▸ Assignment
Look through the listing below, find every line with the string "eland", and copy it.

▸ Given data
________________

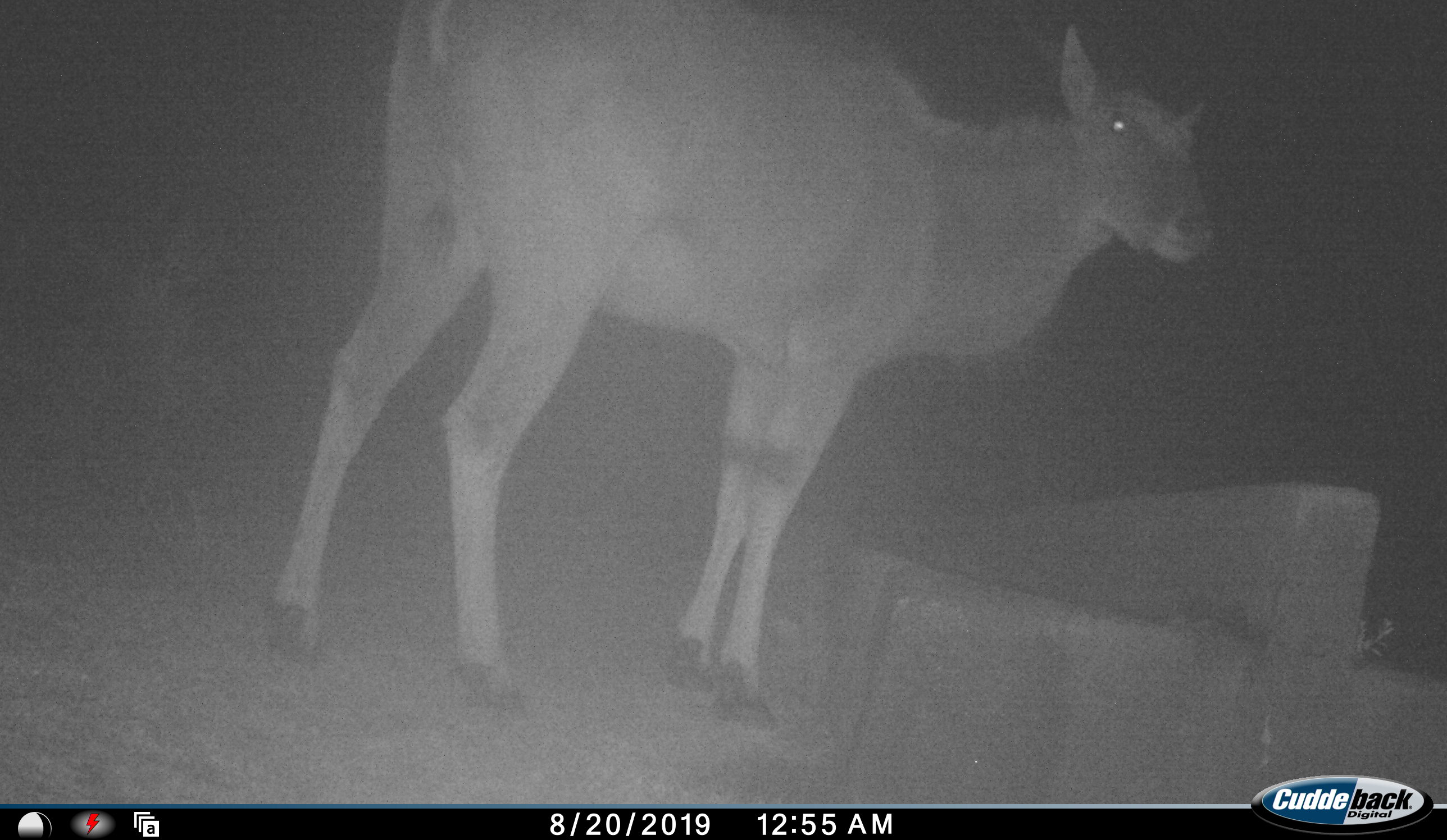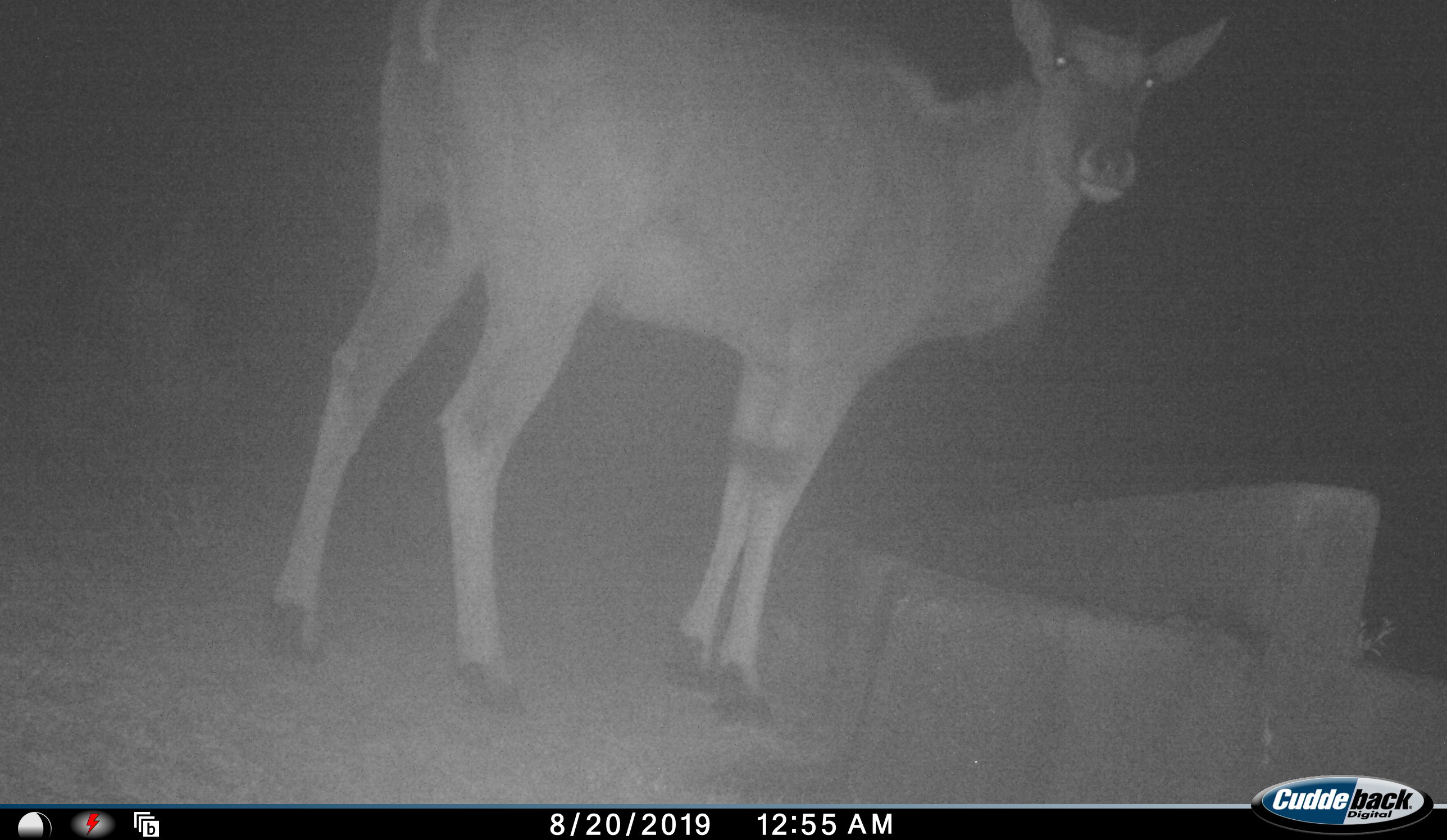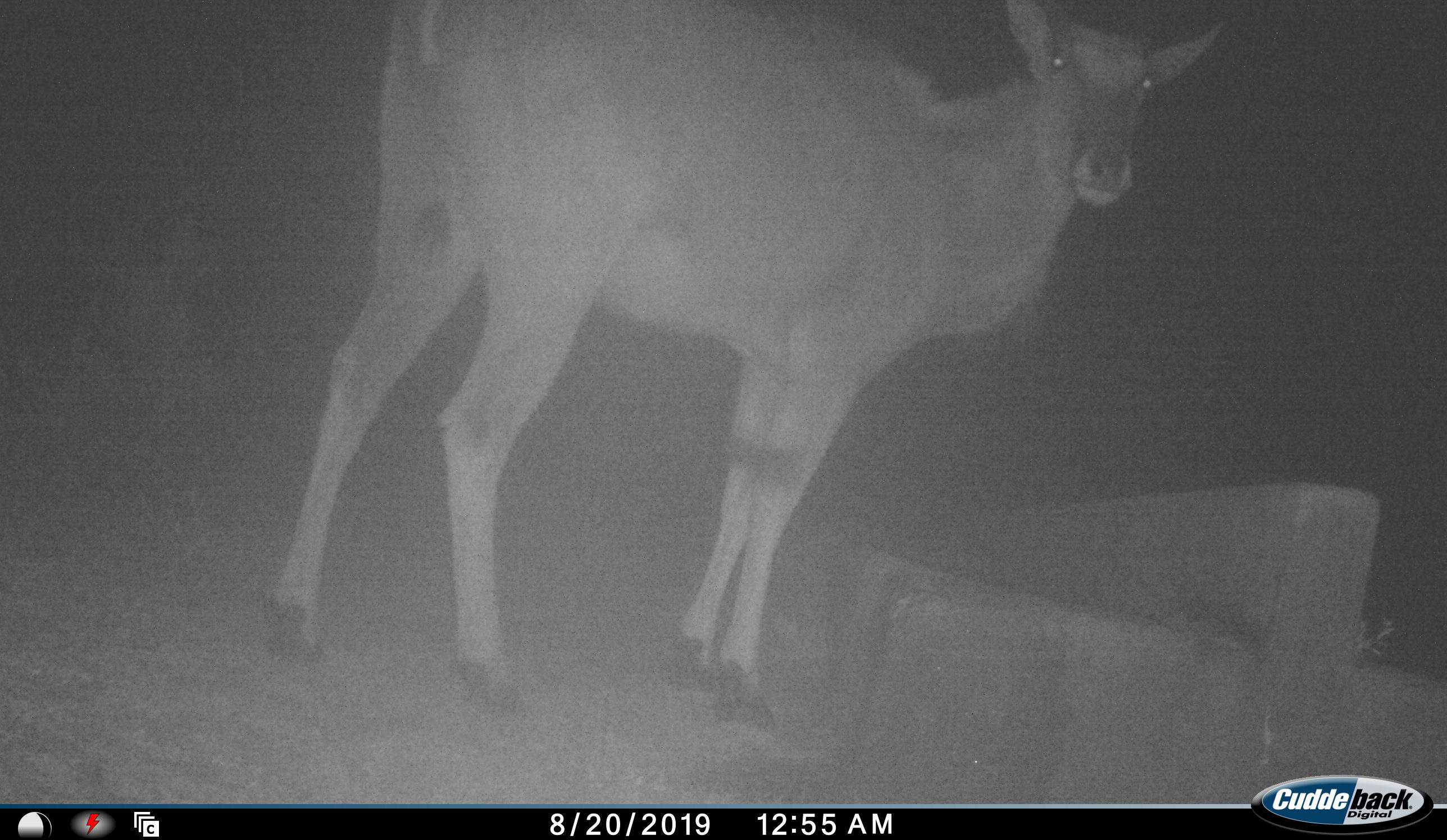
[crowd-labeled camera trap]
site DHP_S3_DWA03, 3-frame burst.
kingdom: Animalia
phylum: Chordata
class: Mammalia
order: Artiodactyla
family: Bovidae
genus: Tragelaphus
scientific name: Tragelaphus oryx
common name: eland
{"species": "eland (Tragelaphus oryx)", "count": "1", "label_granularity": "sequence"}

________________

▸ Expected answer
common name: eland
{"species": "eland (Tragelaphus oryx)", "count": "1", "label_granularity": "sequence"}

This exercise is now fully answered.